But his advice can make life difficult for Excel users.
by Charley Kyd
January, 2005
In the Wall Street Journal's Opinion page on December 30,
2004, management guru Peter Drucker assigned several tasks to your CEO. He
said these
tasks are ones that only CEOs can do, and that CEOs must
do.
Drucker didn't mention Excel. But the tasks he assigned are ones that
only Excel users can support, and that Excel users must
support.
These tasks, however, pose high risks for Excel users.
The CEO's Tasks
The CEO, Drucker said, is the link between the Inside -- your firm -- and
the Outside -- society, the economy, technology, markets, customers, the
media, public opinion, etc.
Your CEO's first task, he wrote, is to define the meaningful
Outside.
At a bank, for example, does the meaningful Outside include the local
market for commercial loans? The national market for mutual funds? Or
the major industrial companies and their short-term credit needs? These
all are likely markets, but one bank can't concentrate on them all.

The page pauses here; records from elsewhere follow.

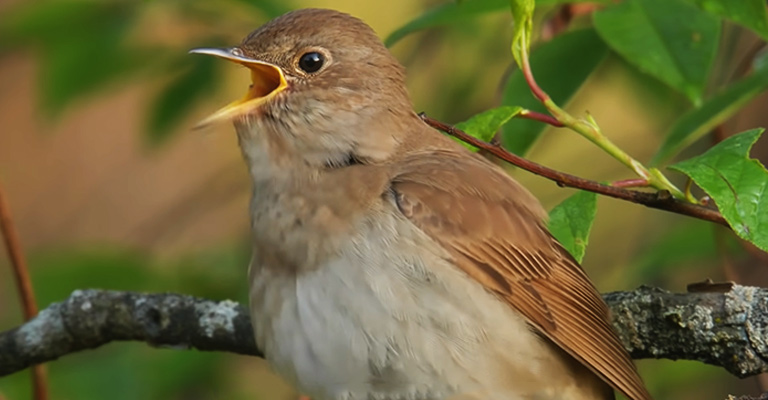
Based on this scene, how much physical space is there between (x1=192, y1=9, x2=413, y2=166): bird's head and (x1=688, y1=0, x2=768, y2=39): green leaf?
94 cm

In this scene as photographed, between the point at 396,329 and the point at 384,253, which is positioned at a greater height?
the point at 384,253

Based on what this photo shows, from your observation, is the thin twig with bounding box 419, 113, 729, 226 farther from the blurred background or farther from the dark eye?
the blurred background

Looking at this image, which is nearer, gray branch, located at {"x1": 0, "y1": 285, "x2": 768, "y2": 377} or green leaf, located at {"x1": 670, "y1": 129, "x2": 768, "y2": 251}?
green leaf, located at {"x1": 670, "y1": 129, "x2": 768, "y2": 251}

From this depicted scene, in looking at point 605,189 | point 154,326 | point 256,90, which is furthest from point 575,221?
point 154,326

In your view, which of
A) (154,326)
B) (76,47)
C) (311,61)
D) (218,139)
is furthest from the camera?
(218,139)

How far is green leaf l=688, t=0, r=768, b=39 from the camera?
9.42 ft

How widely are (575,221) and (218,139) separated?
4.65 m

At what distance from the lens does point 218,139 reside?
23.7 feet

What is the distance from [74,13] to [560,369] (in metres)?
2.49

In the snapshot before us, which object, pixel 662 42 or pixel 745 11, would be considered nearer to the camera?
pixel 745 11

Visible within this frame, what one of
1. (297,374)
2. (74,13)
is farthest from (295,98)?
(74,13)

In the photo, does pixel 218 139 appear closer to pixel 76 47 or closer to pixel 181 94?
pixel 181 94

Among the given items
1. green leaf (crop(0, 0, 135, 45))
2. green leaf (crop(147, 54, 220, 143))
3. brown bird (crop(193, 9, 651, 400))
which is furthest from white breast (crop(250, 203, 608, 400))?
green leaf (crop(0, 0, 135, 45))

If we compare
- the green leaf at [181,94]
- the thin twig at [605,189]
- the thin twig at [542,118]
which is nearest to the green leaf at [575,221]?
the thin twig at [605,189]
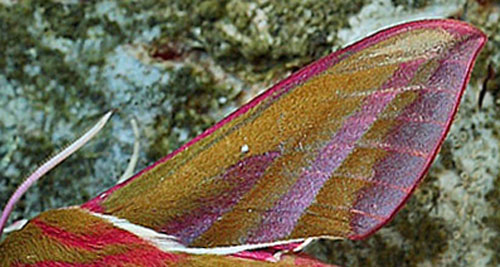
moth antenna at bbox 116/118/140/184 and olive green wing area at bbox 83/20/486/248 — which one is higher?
olive green wing area at bbox 83/20/486/248

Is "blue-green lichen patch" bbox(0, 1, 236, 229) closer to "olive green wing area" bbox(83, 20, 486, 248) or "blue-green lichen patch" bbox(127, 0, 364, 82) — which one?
"blue-green lichen patch" bbox(127, 0, 364, 82)

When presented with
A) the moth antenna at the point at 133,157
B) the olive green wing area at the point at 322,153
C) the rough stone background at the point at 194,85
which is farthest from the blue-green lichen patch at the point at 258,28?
the olive green wing area at the point at 322,153

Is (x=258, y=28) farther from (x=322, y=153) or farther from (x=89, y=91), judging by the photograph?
(x=322, y=153)

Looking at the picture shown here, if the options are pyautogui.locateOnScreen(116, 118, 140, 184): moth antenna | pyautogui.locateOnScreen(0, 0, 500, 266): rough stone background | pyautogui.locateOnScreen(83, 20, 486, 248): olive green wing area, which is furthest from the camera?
pyautogui.locateOnScreen(0, 0, 500, 266): rough stone background

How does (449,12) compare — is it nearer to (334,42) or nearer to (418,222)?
(334,42)

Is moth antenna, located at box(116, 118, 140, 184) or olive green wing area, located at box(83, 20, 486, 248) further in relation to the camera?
moth antenna, located at box(116, 118, 140, 184)

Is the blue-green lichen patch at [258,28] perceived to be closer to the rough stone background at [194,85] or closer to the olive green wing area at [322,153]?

Toy makers, he said, tend to define their Outside as their toy-maker
competitors. "But the most meaningful competitors for the toy maker are
not other toy makers but other claimants on potential customers'
disposable dollars."
Your CEO's second task is to think through what
information regarding the Outside is meaningful and needed in your
organization, and then to work on getting it in a usable form.
Inside information is readily available. "But few CEOs," he wrote,
"whether in business, in nonprofits, or in government agencies have yet
organized [external] data into systematic information for their own
work."
Defining the meaningful Outside, and the Outside information a
company needs, makes
it possible to answer the key questions: "What is our business? What
should it be? What should it not be?"
This information enables the CEO to decide what results are
meaningful for the organization.
This is a high-risk
exercise. Drucker points out that in the '50s and '60s, executives
decided that what was going on in Japan was largely irrelevant to their
companies. This explains why the Japanese export push caught CEOs so
unprepared.
The Critical Role of Excel
When the CEO chooses a meaningful Outside from among many alternatives, she likely
does so
with the help of analyses prepared in Excel. When the CEO evaluates
the success of a decision, he likely does so using Excel reports.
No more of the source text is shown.